Anyone who has journeyed down the road of Christian Unschooling has been met with evangelical opposition at one point or another. I recently heard a conservative pastor say that it was a “violation of scripture.” Obviously, I disagree and think his opinion is based on a few misconceptions (as are most people’s when it comes to unschooling).
So imagine my delight when I picked up an interesting book this week called Sitting at the Feet of Rabbi Jesus: How the Jewishness of Jesus Can Transform Your Faith. It’s about understanding the Jewish culture of Jesus’ time, traditions, and way of life so that you can understand the impact of some of the things that He did and said in a Jewish context.
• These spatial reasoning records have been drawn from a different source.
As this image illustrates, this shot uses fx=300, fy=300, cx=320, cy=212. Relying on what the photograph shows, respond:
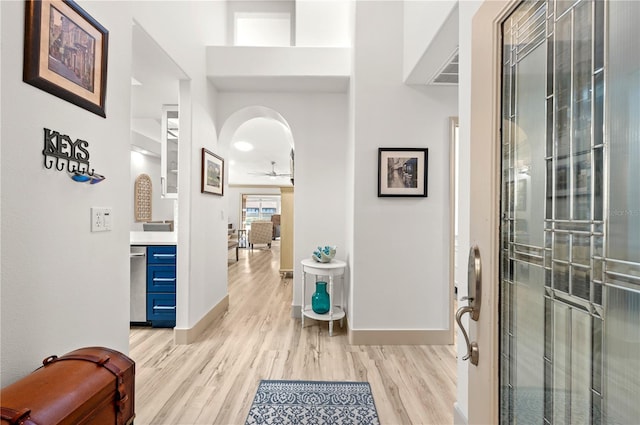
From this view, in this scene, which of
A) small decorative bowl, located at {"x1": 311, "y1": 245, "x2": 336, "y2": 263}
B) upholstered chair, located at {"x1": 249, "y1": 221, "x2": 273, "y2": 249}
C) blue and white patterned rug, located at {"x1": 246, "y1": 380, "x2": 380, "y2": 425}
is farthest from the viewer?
upholstered chair, located at {"x1": 249, "y1": 221, "x2": 273, "y2": 249}

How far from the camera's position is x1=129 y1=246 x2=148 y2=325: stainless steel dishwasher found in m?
3.00

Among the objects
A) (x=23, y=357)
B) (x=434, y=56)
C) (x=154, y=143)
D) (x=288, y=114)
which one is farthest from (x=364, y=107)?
(x=154, y=143)

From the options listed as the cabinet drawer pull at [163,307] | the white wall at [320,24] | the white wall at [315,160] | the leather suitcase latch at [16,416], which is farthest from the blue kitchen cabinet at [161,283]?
the white wall at [320,24]

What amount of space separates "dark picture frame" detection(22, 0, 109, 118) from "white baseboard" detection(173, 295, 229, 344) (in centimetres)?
194

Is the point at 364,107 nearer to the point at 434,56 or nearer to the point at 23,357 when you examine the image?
the point at 434,56

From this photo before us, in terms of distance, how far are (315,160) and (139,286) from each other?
88.1 inches

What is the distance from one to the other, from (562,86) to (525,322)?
0.61m

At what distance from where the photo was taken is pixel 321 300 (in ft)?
9.87

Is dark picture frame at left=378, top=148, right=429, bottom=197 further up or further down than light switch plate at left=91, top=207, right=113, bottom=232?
further up

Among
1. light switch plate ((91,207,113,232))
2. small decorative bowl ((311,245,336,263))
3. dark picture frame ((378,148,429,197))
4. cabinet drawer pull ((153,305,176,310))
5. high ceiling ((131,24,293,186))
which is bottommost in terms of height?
cabinet drawer pull ((153,305,176,310))

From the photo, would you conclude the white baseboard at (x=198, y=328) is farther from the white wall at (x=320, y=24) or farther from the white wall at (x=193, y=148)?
the white wall at (x=320, y=24)

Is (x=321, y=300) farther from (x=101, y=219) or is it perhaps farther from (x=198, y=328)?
(x=101, y=219)

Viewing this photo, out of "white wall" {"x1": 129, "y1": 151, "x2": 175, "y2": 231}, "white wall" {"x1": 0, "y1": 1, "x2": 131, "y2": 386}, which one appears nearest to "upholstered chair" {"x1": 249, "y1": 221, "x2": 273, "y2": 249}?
"white wall" {"x1": 129, "y1": 151, "x2": 175, "y2": 231}

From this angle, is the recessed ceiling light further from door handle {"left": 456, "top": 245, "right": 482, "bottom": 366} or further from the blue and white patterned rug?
door handle {"left": 456, "top": 245, "right": 482, "bottom": 366}
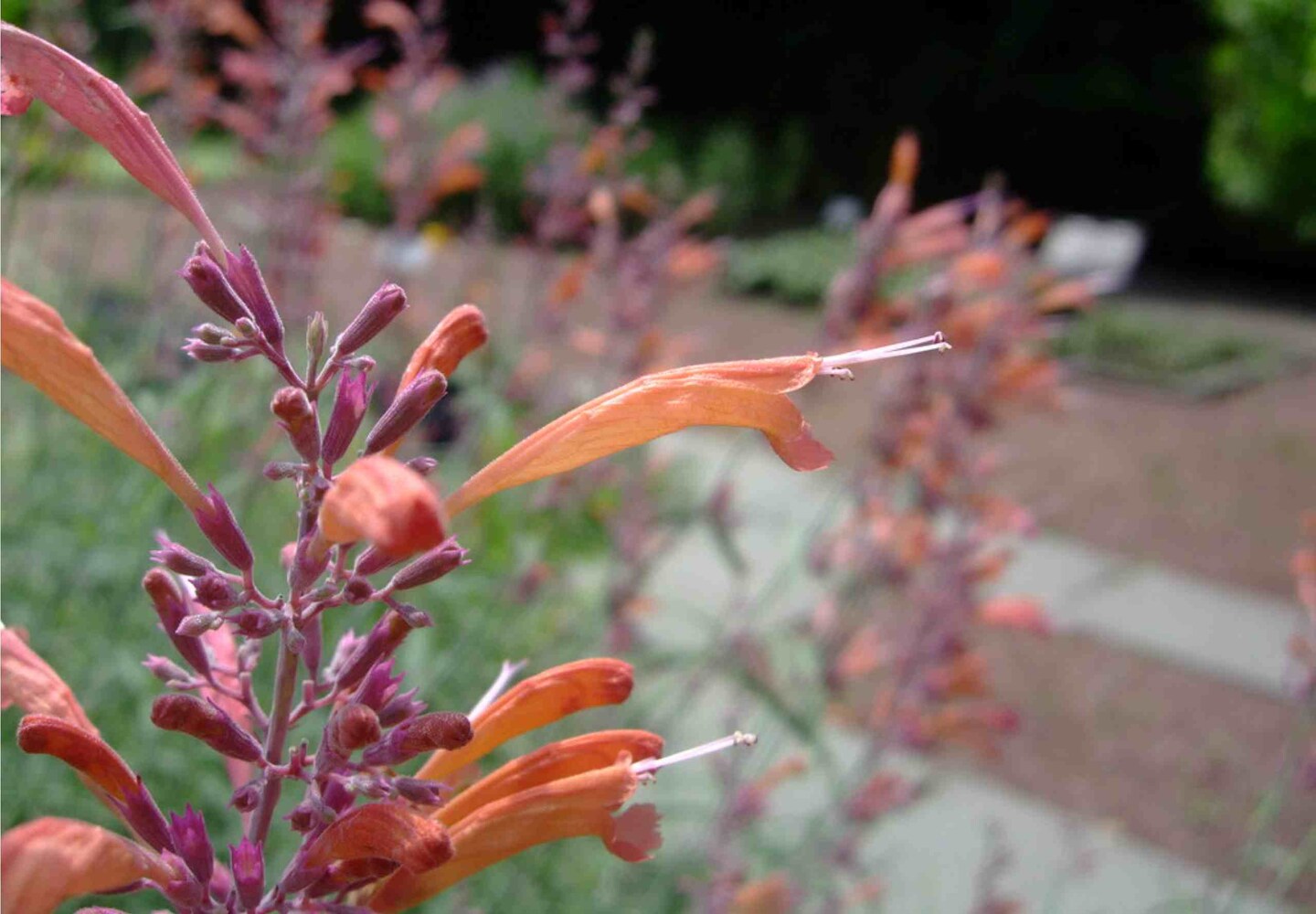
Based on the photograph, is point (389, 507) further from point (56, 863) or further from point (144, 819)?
point (144, 819)

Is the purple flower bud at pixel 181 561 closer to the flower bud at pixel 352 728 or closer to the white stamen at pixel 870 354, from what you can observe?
the flower bud at pixel 352 728

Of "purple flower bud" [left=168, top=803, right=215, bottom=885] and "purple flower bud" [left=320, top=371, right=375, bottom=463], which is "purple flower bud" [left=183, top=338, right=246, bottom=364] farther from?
"purple flower bud" [left=168, top=803, right=215, bottom=885]

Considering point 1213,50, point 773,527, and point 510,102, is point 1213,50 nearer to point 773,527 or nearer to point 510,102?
point 510,102

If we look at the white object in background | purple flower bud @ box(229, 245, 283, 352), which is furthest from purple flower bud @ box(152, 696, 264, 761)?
the white object in background

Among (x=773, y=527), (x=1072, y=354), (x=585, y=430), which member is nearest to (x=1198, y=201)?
(x=1072, y=354)

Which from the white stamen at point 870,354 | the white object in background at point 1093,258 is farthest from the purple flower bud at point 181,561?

But that’s not what this post is about.
This is about Chapter 4, “Following the Rabbi,” where there is a section sent straight from heaven to be honey to my ears called:
“A Different Way to Learn”
It explains the time-honored method in which Jewish boys and girls learned in Jesus’ day (and common throughout the world for many centuries). It reads,
“They didn’t take math classes. Instead, they watched how their fathers measured and calculated as they were building, and they noticed how their mothers counted their money at the market.
“The girls didn’t take home economics classes but learned to pluck and cook a chicken by helping their mothers and sisters.
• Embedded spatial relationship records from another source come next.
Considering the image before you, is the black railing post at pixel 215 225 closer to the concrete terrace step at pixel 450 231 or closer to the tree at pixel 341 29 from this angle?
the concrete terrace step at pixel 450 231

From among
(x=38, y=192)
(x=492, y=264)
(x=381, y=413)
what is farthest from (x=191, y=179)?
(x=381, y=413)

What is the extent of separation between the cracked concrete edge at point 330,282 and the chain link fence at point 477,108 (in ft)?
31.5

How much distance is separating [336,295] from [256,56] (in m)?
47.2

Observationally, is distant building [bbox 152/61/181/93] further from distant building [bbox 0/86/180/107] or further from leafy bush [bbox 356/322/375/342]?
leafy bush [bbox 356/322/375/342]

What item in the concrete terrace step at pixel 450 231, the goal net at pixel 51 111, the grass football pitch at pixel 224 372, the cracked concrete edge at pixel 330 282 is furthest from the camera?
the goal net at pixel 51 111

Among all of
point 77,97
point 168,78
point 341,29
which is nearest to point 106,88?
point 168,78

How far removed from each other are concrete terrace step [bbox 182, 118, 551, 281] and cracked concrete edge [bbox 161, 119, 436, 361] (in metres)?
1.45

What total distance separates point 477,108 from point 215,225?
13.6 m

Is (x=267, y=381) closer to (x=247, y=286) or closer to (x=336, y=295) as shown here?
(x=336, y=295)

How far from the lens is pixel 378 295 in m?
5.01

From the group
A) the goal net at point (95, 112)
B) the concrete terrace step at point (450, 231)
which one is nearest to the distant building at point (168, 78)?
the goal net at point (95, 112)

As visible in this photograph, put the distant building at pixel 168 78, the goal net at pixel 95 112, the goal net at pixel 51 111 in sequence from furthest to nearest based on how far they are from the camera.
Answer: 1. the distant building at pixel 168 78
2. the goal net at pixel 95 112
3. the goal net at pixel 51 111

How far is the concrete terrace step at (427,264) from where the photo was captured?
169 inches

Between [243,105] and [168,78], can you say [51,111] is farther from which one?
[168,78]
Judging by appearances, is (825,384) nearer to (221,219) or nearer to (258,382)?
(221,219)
“Children didn’t crack open their history textbooks either. Instead, they learned the epic stories of their ancestors as their family gathered around the glow of the evening fire.
“The usual method of learning was through hands-on experience, imitating someone who possessed the skills they wanted to acquire.”
What a radical idea! Learning through your life experiences and acquiring the applicable skills you needed along the way? By doing? You mean Jesus was in large part unschooled? Blasphemy!
And boys that did have formal schooling in reading and studying scripture stopped at age 13 to go work with his family or under an apprentice to learn a trade.
“Learning wasn’t so much about retaining data as it was about gaining essential wisdom for living, absorbing it from those around him. This was the ancient method whereby rabbis trained their disciples.”
This particularly strikes a chord with me because the reason I first decided to bring my children home was so that I could disciple them, not educate them.
Our children are our talmidim. Our disciples. Our learners.
The book describes a rabbi’s (teacher’s) relationship with his disciple as one of constant contact and total commitment. They lived together, ate together, worked together, talked together.
“The goal wasn’t just academic learning but personal transformation. The Gospels make it clear that this is the kind of relationship Jesus had with is own disciples. His talmidim followed him everywhere. And as they did, their hearts were challenged and changed.”
This is the goal of Christian unschooling. Not retaining data but raising our children in an unrestrained environment of constant contact and discipleship. Of listening to the spirit and allowing God to play a great hand in igniting passion and talent in our children. Of discipling by example, allowing our children to be immersed in our lives and experiences so that they can learn to do as we do.
It is not irresponsible, it is not lazy, and Christians unschooling is certainly not a violation of scripture.
It is our attempt at allowing God to more organically shape the lives and futures of our children.
And the veterans of Christian unschooling can tell you that it was effective, life-changing on the part of rabbi and talmidim, and worth every second.